Looking to buy a home for the first time? The Hartford market is a great place to start.

The Greater Hartford area was named the fourth-best market for first-time buyers according to an annual Bankrate study. Bankrate looked at 13 measures related to affordability, culture, job market, market tightness and safety for the nation’s 50 largest metros. The study includes data from Attom Data Solutions, the FBI’s Uniform Crime Reporting Program, the Gallup-Sharecare Well-Being Index, North Carolina State Bureau of Investigation, Realtor.com and U.S. Census Bureau.

The ranking put Pittsburgh first, Raleigh, North Carolina second, and Oklahoma City third.

The metro regions all have unemployment rates near or below the national average of 3.7 percent and 25- to 44-year-olds in these areas typically earn more than their peers nationwide, according to U.S Census data. Four of the top five best metros had median listing prices below the national median price of $294,800, according to February 2019 data from Realtor.com.

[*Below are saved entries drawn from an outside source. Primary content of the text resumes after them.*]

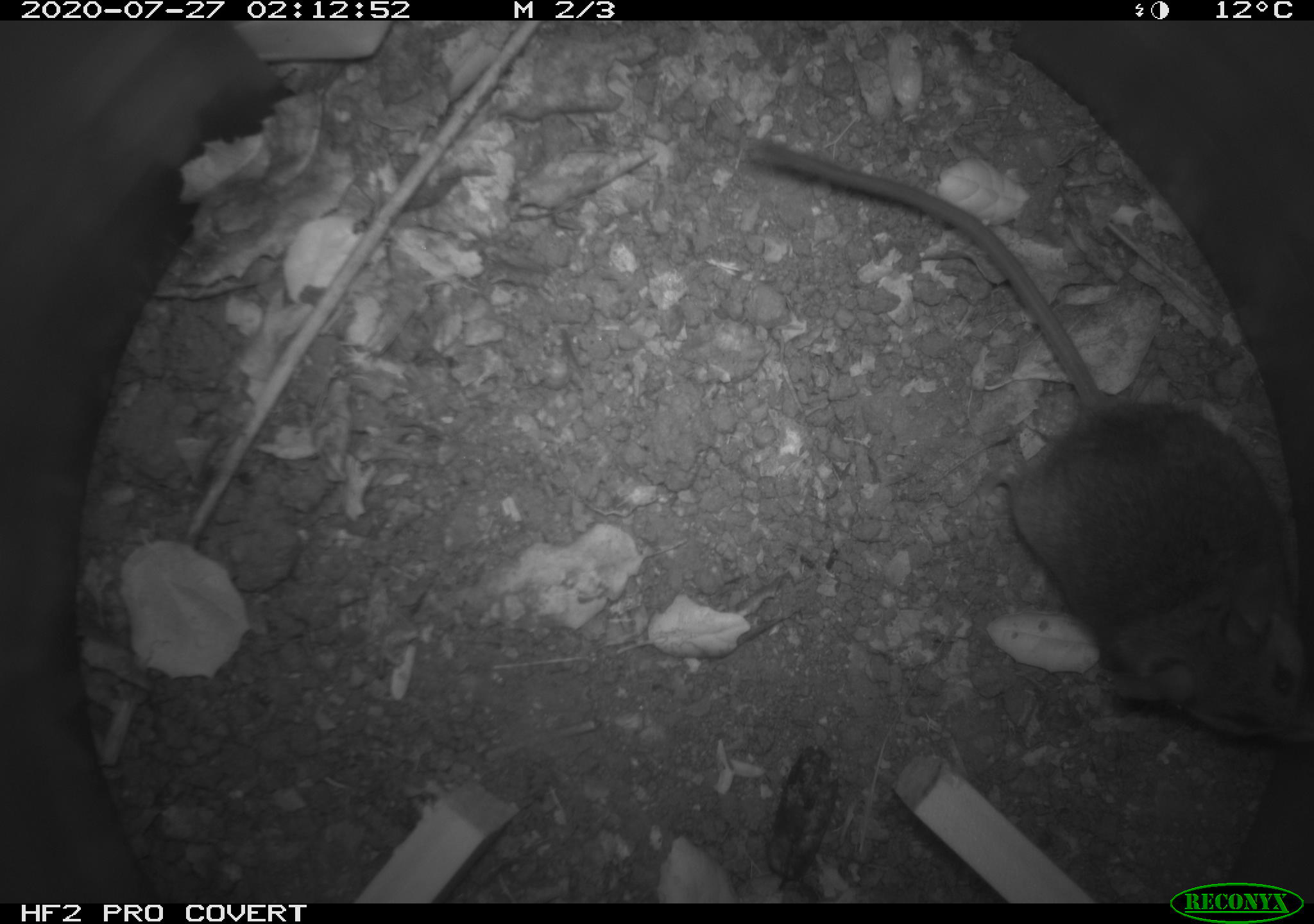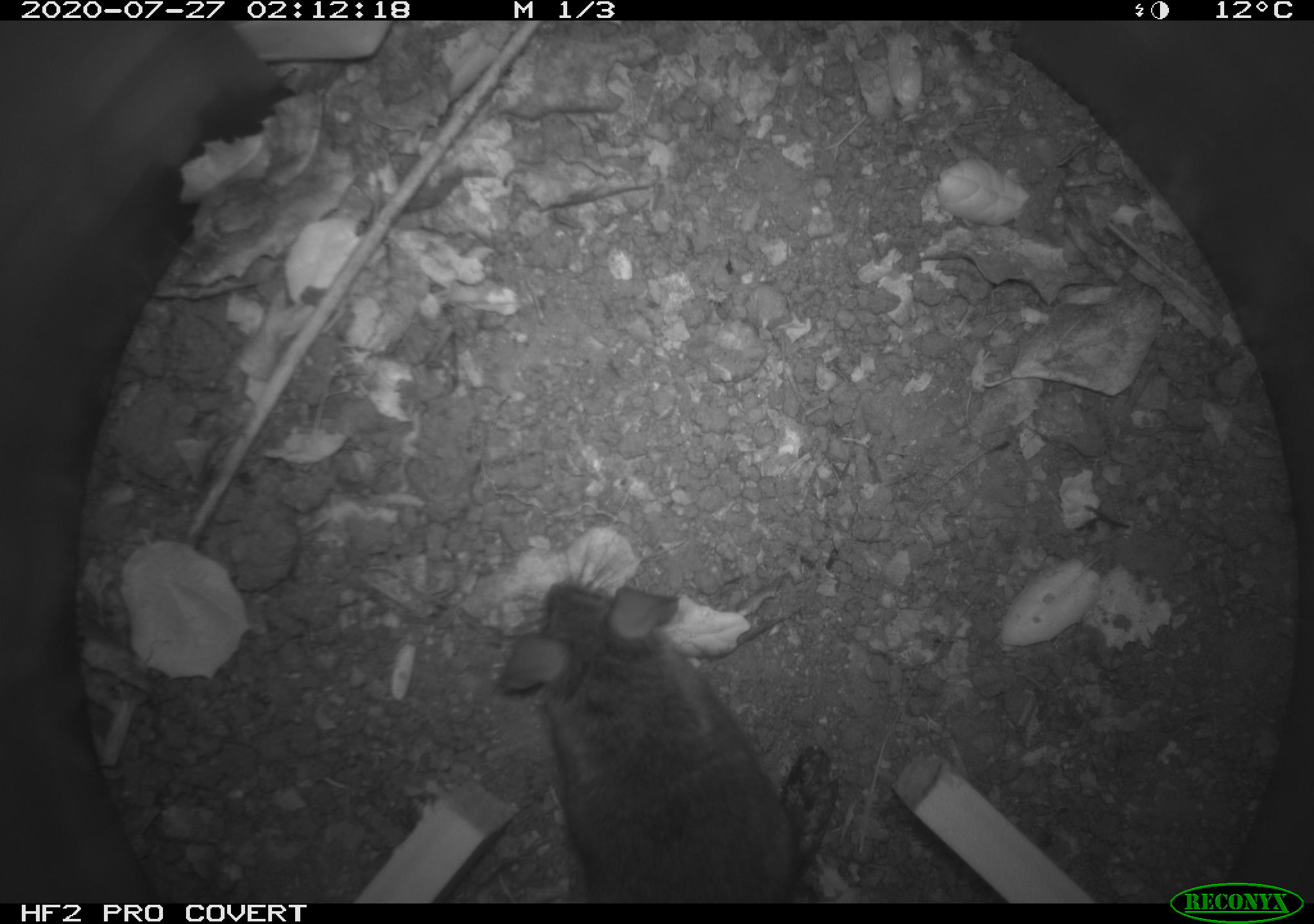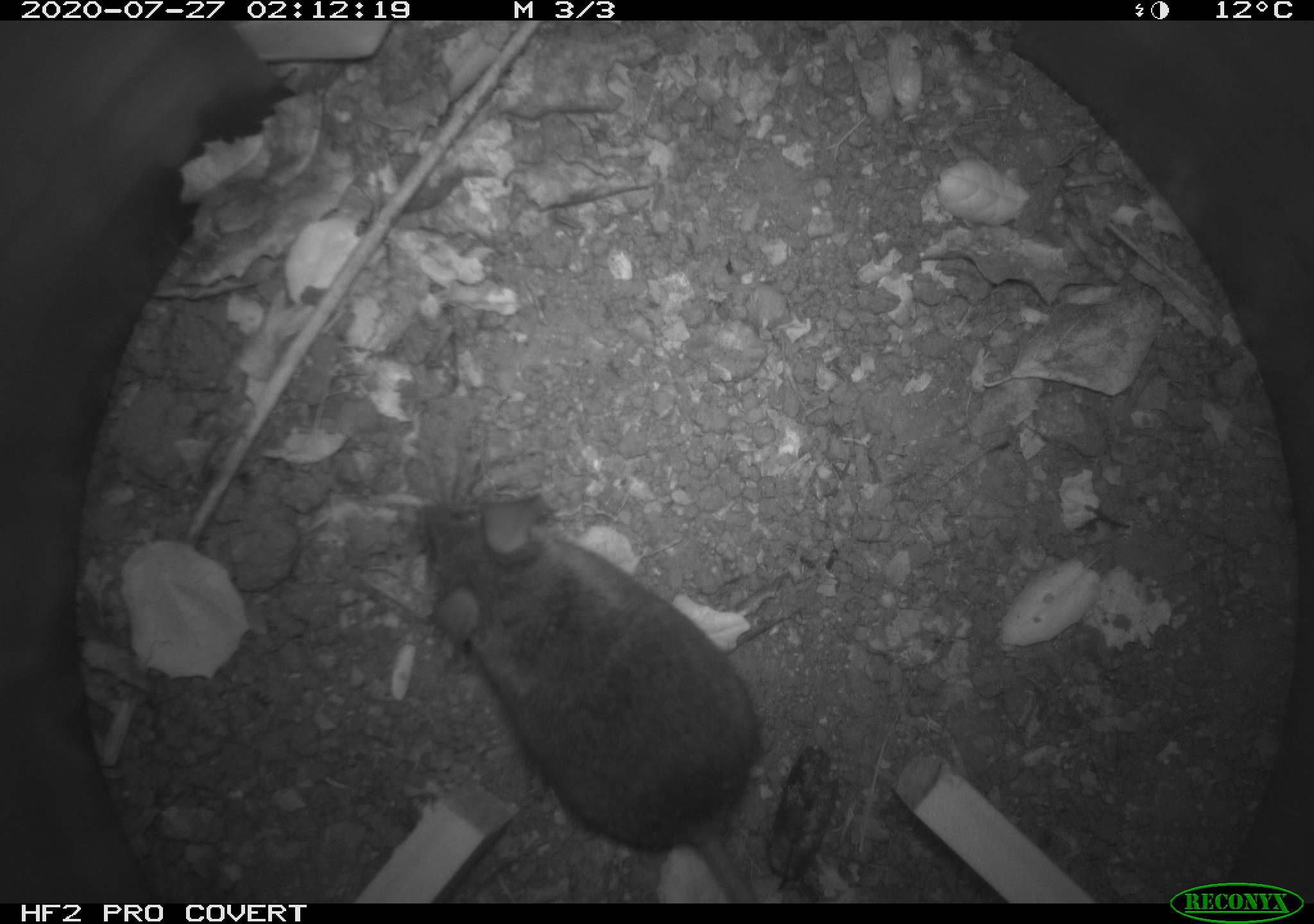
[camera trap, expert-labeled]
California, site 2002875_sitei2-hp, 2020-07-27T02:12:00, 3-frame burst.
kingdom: Animalia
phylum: Chordata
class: Mammalia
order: Rodentia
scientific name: Rodentia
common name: rodent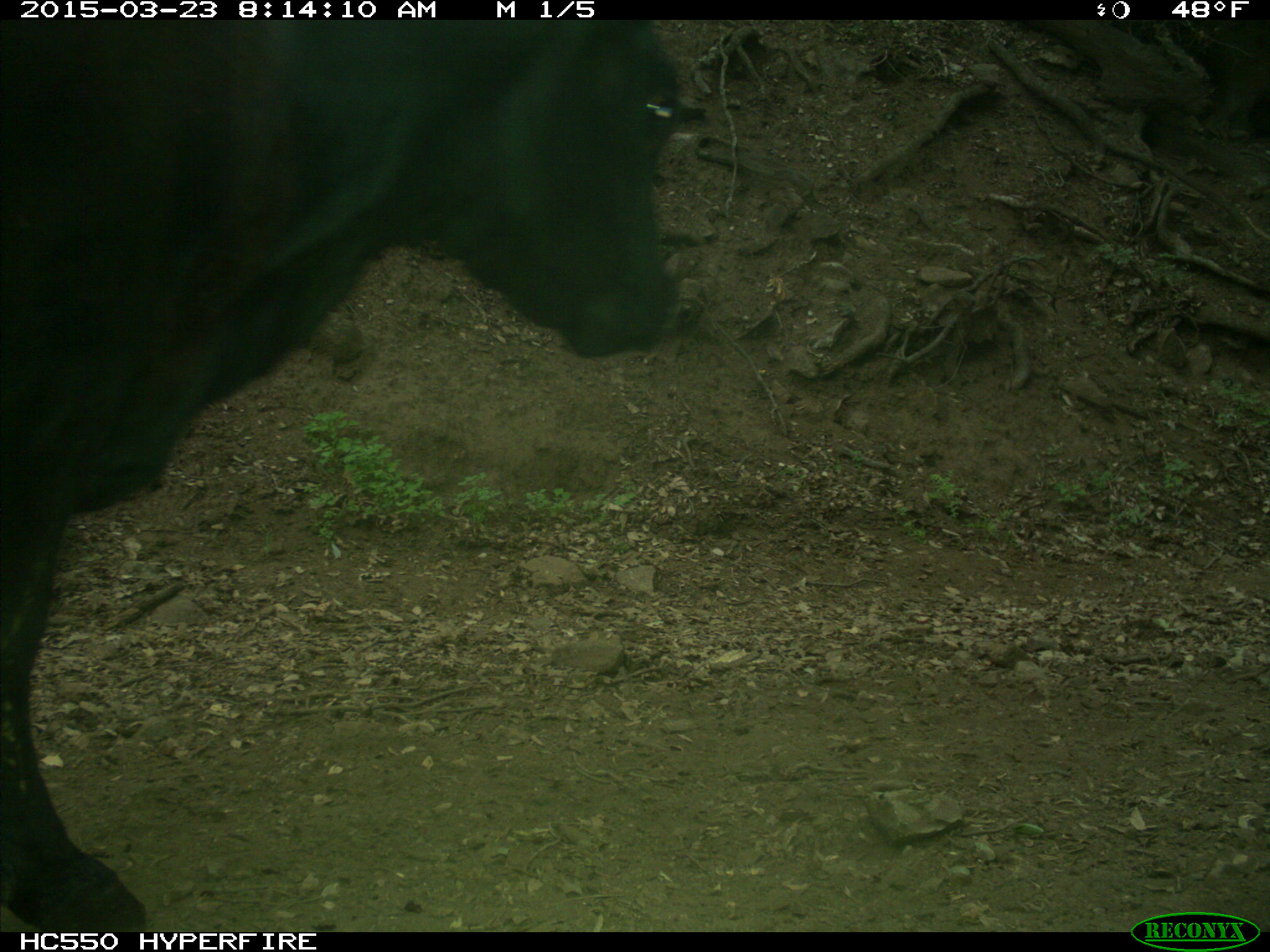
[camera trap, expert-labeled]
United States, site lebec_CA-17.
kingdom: Animalia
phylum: Chordata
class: Mammalia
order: Artiodactyla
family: Bovidae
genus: Bos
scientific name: Bos taurus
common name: domestic cow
Bos taurus (domestic cow).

The 2018 median home sale price in Hartford County was $227,000 for a single-family home and $150,000 for a condominium, according to data from The Warren Group, publisher of The Commercial Record.

Many metros near the bottom of the list have plenty of restaurants, bars, recreation options and strong job markets. But their high home prices and tight inventories make these markets challenging for typical first-time buyers.

For-sale homes in the five worst metros only saw 27 to 41 median days on the market in 2018. That’s not a lot of time for buyers, considering the national median was 67 days, according to Realtor.com data. The median listing prices for the bottom five metros ranged from about one and half times to three and a half times that of the national median price of $294,800, the data show.